Wild Raspberries
Page 25
An idea sprouted, and he clapped his hands. “This calls for a celebration. I propose homemade pizza, store-bought ice cream, and one of my favorite movies.”
“Nice try, Lucius,” Beebe said, “but I don’t think so. You’re not smoothing this atrocity over that easily. And these three are certainly not entitled to any reward until I get through with them. My God, you can’t spend five minutes in public together without police intervention. Grown women. I can’t get over it.” Beebe rolled her eyes. “Maybe I can get you to pull on each other’s hair, and with the rain coming, throw yourselves down and roll around in the mud. How about that for a show?”
Lucius looked from face to face. Not one of them looked contrite now. Somewhat apprehensive about Beebe’s mud-wrestling suggestion, but not contrite.
“I’m done here,” Beebe announced. She threw up her hands, took two paces, then performed an about-face. “No, I’m not.”
The rain picked up.
“Lucius,” she drilled, and he jumped. “Is the depot open?”
“Yes, ma’am,” Lucius said, waving the group that way.
Beebe stalled them for a moment to continue her scolding. “If I was fortunate enough to have three arms, I’d grab each of you by the scruff of the neck and tow you inside. But let’s walk, shall we, like ladies instead.”
“What did I do?” Callie’s brave complaint sparked Lizbeth and Arnett with the will to form words.
“Don’t get it started again, out here,” Beebe commanded, silencing them all.
Lucius held the door. He was torn. He had not been excluded, and he was, more or less, the depot’s host, but his wheelbarrow and tools sat out in the wet. After the last lady filed in, he tucked his chin to his chest and ran through the huge raindrops that exploded on asphalt and concrete, praying he wouldn’t miss too much of the show, to repeat Beebe’s term.
. . .
Inside the 1892 train station, cluttered with Lucius’s restoration paraphernalia, Beebe led the thoughtless and somewhat damp threesome to the first patch of cleared floor space. The depot offered none of Heatherwood’s amenities: no comfy couches and no lights to ward off the thickening gloom. So be it, Beebe thought, and turned on Callie.
“What did you do? Plenty. Here’s how I see it: You can’t have it both ways.”
“What do you mean?” Callie asked, throwing her shoulders back.
“I mean, Eleanor baited you, and you snagged it, like a largemouth bass,” Beebe said, referring to Callie’s “Arnett gave Jack to me” line. “It makes me wonder which sentiment is more important to you. To the three of us—the first time we heard it—Arnett’s actions were sacred enough to be a prized and willingly kept secret, treated with reverence. Out there,” Beebe said, jutting her chin toward the parking lot, “it was a snottily delivered condemnation against her.”

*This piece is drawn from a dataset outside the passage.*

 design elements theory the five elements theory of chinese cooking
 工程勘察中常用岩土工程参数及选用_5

Glaring, Callie clamped her mouth shut.
Out the corner of her eye, Beebe watched Arnett stand tall. Beebe didn’t comment. Not yet. She’d get to Arnett.
“So here’s the point, people. Listen up. Everything has two sides. Everything can be spun more than one way. Bottom line: we need to act with basic human kindness and a modicum of desire to make the right choices.”

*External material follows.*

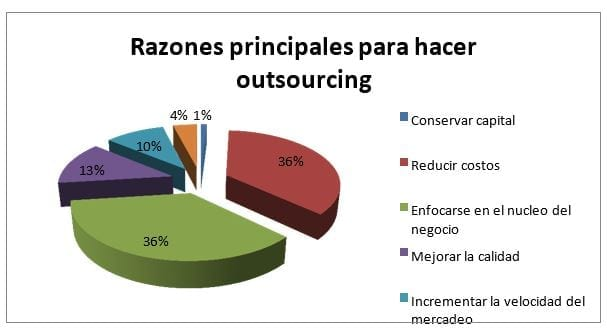 Razones para hacer Outsourcing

Beebe stepped up to Lizbeth. “I didn’t see you slap Arnett, but I’m sure if I had, I would have wanted to put you in that Tahoe, point you toward Florida, and say go. Just go.”
“No,” Arnett cried.
Beebe knew she feared the passage south included the loss of her grandson. “And you’re an angel?” Beebe snapped at Arnett. “Slipping around behind Lizbeth’s back. Be friends with the O’Malleys, fine, but don’t recruit them for your team. At home, you recruit your son and sister-in-law. You and Lizbeth must face each other, talk, and resolve this situation in your two hearts. No backsliding. Move your relationship forward for Chad and yourselves. Why would you want this never-ending turmoil?”

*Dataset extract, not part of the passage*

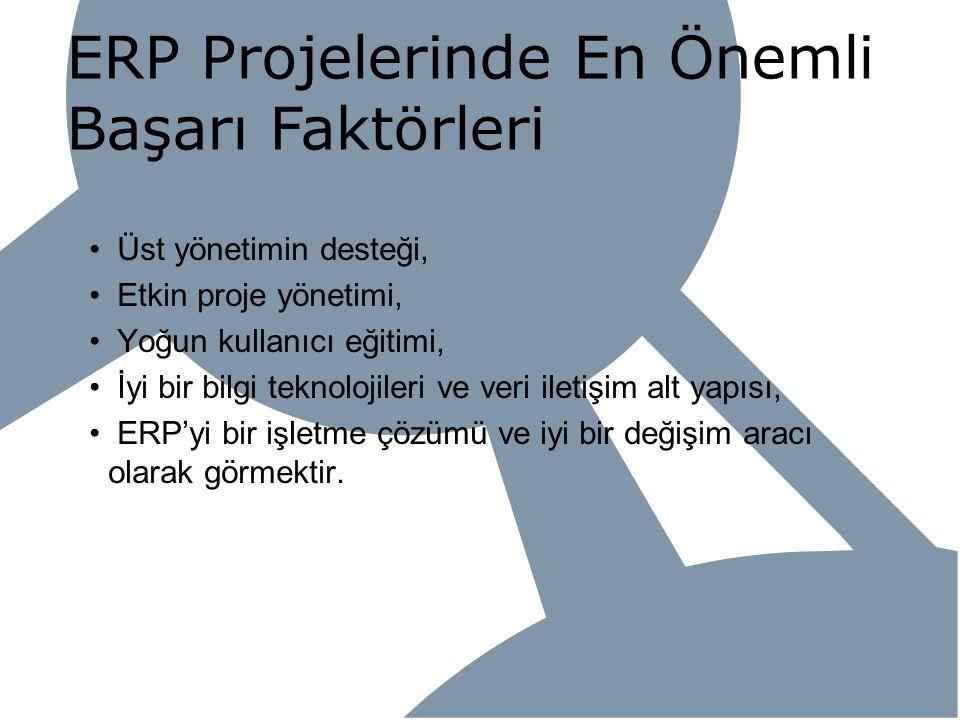 ERP Projelerinde En Önemli Başarı Faktörleri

Beebe put Lizbeth in her sights. “Don’t ever resort to physical attack. That was exactly how this whole thing got started. Arnett wanted to slap the living daylights out of Callie in her front yard. What were you thinking? Or more aptly, do you see how grief’s anger, left unchecked, can distort things to the point of violence?”
Beebe closed her eyes and rubbed her temples, suddenly exhausted. When she spoke again, she moderated her tone. “I think, now, we can understand. We can draw the line right here and walk away, instead of continuing this circuitous route.” Beebe slipped hair behind an ear. “I had a friend in high school. Tonya Fuller. Tonya had a sister. They would fight, as sisters do. Tonya’s mother would make them put one arm around the other and hold hands until they kissed and made up. It was intended to be punishment, to dissuade unacceptable behavior, but it was also an important reminder of how sisters, how family, how people should act, how forgiveness is portrayed. Eventually, the sisters did it, but Tonya said it was a sham. They just complied to get away from the close quarters. We pledged honesty here, sisters.” She pointed her finger at each of them in turn. “Honesty, Arnett, says you don’t go next door for the purpose of spying on Chad’s whereabouts. You approach Lizbeth for a simple explanation, and you approach her privately.”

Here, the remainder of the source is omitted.